Task goal: Print only the lines from the one with "Capital District Buy" through the end of the data, exactly, and please omit pictures.
Extracted information Block Start
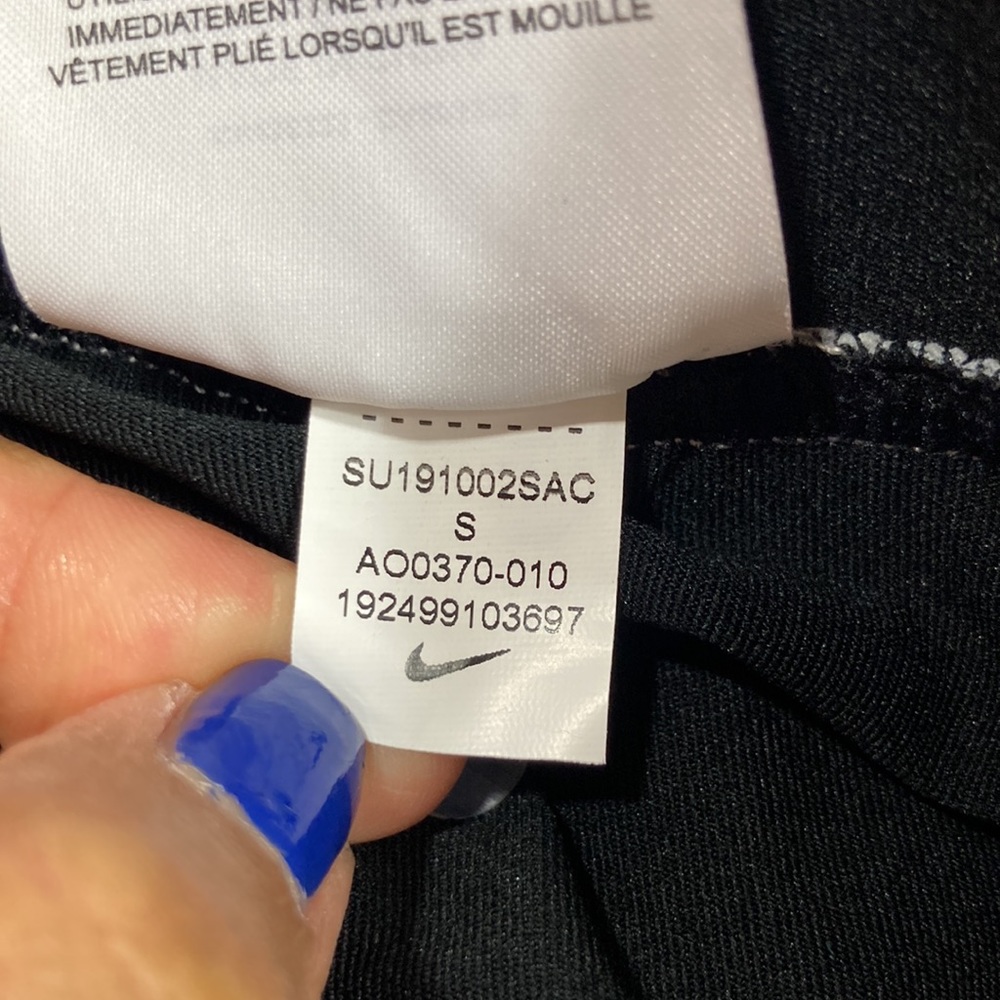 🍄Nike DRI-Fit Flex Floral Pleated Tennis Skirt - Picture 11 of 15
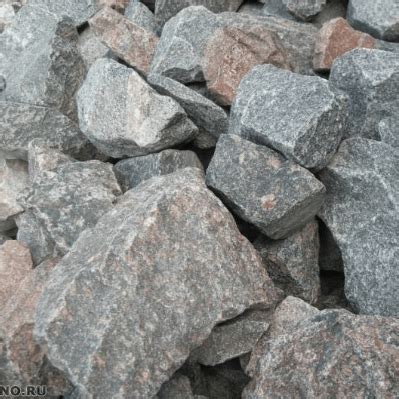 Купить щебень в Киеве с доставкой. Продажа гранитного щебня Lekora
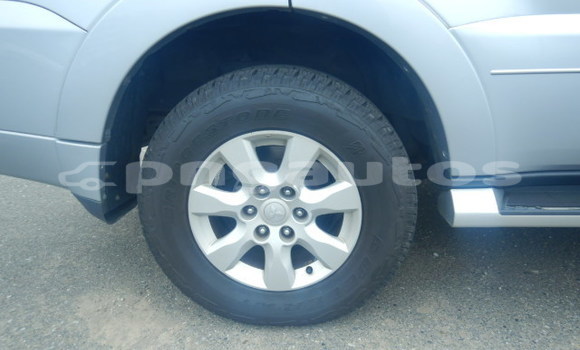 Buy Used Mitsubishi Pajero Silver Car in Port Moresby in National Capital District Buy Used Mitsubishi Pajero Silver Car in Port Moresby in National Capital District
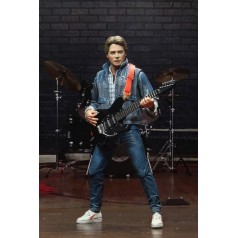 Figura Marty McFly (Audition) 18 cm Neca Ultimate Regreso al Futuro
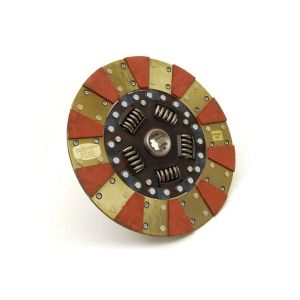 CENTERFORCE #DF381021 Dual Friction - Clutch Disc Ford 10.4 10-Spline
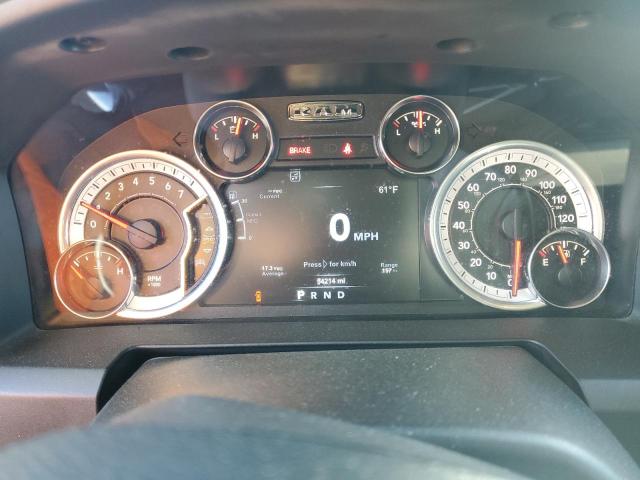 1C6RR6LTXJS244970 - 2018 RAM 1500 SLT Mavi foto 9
Extracted information Block End
Solution to this problem:
 Buy Used Mitsubishi Pajero Silver Car in Port Moresby in National Capital District Buy Used Mitsubishi Pajero Silver Car in Port Moresby in National Capital District
 Figura Marty McFly (Audition) 18 cm Neca Ultimate Regreso al Futuro
 CENTERFORCE #DF381021 Dual Friction - Clutch Disc Ford 10.4 10-Spline
 1C6RR6LTXJS244970 - 2018 RAM 1500 SLT Mavi foto 9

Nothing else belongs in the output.